_WHAT YOU NEED TO DO_
Your answer must be one number: the count of lines below that include "Zealand".

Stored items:
※

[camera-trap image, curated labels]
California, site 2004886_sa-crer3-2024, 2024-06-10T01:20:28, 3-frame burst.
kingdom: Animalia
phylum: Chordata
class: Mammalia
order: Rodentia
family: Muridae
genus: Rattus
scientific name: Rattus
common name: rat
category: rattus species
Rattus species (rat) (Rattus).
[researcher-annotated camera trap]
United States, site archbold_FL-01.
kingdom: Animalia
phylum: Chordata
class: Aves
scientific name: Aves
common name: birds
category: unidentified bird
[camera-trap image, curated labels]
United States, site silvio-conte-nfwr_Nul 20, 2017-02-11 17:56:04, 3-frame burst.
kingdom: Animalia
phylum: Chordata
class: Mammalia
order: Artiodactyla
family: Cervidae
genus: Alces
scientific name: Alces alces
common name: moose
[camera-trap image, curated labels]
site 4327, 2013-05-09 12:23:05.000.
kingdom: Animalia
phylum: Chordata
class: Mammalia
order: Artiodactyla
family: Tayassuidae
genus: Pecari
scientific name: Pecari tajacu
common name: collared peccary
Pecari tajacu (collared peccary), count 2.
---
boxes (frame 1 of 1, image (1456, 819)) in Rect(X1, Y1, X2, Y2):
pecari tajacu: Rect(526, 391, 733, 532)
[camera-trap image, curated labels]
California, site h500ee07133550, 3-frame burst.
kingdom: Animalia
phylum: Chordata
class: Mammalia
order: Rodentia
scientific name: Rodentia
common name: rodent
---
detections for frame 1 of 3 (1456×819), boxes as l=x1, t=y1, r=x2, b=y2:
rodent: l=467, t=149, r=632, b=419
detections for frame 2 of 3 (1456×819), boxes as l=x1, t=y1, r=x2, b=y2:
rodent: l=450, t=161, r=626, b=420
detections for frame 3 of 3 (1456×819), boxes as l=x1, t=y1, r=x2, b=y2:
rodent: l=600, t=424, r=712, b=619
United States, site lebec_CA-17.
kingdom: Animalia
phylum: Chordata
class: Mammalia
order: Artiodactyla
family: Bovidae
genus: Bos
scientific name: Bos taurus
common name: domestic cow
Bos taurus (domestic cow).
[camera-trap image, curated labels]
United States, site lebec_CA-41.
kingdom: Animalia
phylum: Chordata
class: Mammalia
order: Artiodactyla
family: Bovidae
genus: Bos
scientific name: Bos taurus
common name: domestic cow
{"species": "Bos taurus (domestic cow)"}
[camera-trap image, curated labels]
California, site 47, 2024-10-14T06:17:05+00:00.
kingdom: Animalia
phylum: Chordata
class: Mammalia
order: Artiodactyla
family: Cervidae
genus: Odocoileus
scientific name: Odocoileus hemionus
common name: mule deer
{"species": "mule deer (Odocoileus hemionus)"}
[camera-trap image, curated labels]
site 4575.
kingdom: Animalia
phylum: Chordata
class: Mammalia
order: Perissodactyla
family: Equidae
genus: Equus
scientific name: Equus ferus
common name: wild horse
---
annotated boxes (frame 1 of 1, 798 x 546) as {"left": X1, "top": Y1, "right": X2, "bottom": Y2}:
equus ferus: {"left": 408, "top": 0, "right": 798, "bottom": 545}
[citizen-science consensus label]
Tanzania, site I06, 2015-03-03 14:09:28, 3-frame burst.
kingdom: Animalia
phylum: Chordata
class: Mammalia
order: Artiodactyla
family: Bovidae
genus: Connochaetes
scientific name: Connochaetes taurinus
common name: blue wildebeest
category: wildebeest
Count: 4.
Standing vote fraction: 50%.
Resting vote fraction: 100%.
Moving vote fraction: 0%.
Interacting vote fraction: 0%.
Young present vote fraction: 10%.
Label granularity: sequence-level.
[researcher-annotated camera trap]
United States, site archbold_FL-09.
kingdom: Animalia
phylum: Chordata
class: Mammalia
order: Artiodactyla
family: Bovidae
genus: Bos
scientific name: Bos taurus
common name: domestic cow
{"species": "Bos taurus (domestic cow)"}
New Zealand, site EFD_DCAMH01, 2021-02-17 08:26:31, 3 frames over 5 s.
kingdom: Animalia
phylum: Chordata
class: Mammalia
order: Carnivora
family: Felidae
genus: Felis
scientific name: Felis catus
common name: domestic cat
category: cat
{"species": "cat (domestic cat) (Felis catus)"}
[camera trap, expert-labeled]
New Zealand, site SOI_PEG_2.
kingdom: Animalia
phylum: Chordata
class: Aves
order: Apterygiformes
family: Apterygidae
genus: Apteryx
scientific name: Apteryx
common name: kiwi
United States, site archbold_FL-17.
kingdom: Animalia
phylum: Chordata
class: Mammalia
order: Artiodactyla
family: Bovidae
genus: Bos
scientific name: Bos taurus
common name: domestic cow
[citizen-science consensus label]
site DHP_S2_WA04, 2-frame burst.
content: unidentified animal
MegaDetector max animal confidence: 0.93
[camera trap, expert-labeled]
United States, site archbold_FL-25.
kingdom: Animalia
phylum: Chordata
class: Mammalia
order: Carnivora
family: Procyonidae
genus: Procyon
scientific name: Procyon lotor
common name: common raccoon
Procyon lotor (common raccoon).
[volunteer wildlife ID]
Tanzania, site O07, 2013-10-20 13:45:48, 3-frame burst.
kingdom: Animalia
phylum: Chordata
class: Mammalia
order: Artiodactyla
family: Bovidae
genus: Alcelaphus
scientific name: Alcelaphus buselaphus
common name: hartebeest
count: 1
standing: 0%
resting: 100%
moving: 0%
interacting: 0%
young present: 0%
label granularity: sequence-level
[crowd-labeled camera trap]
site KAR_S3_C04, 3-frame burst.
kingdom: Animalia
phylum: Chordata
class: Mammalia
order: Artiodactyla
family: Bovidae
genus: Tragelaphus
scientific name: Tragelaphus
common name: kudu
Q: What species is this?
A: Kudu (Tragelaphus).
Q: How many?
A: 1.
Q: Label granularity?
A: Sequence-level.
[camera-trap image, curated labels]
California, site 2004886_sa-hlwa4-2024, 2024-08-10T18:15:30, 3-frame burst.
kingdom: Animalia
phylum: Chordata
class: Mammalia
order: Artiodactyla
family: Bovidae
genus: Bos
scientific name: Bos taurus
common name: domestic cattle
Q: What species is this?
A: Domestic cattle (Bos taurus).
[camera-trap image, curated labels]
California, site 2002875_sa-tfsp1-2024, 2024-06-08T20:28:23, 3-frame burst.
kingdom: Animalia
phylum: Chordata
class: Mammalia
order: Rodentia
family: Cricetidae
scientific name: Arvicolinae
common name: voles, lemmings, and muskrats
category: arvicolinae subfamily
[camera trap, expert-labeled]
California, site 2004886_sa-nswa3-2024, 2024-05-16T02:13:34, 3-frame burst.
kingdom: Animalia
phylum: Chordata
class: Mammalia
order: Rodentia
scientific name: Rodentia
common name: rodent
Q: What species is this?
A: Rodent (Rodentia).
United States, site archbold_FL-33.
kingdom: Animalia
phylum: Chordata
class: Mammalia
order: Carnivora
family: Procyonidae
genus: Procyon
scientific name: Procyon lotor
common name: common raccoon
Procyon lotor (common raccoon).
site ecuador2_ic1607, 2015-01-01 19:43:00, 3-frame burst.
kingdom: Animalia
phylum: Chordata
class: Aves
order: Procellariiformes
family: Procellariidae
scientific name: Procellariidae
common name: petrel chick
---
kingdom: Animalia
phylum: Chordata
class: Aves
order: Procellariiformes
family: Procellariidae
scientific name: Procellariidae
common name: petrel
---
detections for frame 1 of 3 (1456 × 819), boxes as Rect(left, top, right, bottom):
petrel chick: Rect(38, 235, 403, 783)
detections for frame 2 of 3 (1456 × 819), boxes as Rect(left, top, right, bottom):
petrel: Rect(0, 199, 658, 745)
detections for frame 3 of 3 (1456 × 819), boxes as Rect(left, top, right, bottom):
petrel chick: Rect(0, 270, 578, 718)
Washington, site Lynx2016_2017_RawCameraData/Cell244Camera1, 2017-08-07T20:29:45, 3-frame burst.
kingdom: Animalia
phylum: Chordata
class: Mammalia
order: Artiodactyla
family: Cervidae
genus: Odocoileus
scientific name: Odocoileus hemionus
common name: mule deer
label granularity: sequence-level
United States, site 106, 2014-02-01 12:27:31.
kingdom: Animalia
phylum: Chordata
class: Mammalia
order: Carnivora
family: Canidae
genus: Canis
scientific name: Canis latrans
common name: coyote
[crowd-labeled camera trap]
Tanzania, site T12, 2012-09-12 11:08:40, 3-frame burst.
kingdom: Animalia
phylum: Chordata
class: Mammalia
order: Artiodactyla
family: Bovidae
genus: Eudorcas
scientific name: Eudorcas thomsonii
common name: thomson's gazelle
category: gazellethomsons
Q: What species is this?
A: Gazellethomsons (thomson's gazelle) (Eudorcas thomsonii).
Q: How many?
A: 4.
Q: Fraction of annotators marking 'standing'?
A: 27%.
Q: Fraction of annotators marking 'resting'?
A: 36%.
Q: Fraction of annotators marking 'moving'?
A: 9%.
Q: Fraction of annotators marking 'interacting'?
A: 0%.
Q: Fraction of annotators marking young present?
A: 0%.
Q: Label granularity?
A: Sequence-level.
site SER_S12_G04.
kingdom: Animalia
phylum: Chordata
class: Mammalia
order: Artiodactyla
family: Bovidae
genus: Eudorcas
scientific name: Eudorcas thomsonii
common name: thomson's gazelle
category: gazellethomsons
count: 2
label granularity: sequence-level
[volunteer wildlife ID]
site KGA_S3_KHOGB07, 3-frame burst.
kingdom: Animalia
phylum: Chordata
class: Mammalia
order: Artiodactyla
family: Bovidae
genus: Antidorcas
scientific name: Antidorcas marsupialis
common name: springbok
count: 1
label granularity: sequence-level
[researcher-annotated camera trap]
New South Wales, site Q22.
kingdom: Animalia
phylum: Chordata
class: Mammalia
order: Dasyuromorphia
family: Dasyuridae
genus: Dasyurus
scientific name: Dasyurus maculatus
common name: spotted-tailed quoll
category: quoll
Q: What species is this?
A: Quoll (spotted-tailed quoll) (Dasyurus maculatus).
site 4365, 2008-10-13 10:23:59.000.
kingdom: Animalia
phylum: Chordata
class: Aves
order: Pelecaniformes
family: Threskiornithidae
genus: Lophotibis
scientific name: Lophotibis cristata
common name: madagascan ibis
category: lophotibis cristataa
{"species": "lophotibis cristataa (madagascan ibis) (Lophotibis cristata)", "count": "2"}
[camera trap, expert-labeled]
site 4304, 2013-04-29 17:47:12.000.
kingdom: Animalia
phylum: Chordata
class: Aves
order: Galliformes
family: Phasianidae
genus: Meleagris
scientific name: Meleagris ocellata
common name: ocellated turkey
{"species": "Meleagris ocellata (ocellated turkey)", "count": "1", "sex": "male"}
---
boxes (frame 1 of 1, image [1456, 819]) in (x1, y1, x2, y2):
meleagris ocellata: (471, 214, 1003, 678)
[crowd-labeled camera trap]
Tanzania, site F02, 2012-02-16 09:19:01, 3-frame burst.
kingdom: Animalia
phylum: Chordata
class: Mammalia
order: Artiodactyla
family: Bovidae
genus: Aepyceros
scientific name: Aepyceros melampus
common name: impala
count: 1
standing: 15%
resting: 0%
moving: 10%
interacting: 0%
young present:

※

_PROBLEM SOLUTION_
2